- Opening Delimiter -
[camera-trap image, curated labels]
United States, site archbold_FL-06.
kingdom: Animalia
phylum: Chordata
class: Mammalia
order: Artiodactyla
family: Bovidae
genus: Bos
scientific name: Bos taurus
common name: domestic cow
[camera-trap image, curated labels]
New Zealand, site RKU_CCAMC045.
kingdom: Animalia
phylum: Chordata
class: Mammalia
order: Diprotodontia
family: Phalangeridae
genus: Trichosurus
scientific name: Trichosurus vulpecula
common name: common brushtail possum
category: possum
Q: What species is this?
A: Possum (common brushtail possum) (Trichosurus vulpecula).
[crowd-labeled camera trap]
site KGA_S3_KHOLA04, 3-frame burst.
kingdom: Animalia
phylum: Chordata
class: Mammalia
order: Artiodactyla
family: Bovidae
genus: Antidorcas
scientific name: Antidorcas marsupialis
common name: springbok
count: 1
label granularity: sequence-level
- Closing Delimiter -
Action item: Starting with the line that holds "scientific name: Trichosurus vulpecula", copy each remaining line of the listing above exactly, through the last one.

Result for this exercise:
scientific name: Trichosurus vulpecula
common name: common brushtail possum
category: possum
Q: What species is this?
A: Possum (common brushtail possum) (Trichosurus vulpecula).
[crowd-labeled camera trap]
site KGA_S3_KHOLA04, 3-frame burst.
kingdom: Animalia
phylum: Chordata
class: Mammalia
order: Artiodactyla
family: Bovidae
genus: Antidorcas
scientific name: Antidorcas marsupialis
common name: springbok
count: 1
label granularity: sequence-level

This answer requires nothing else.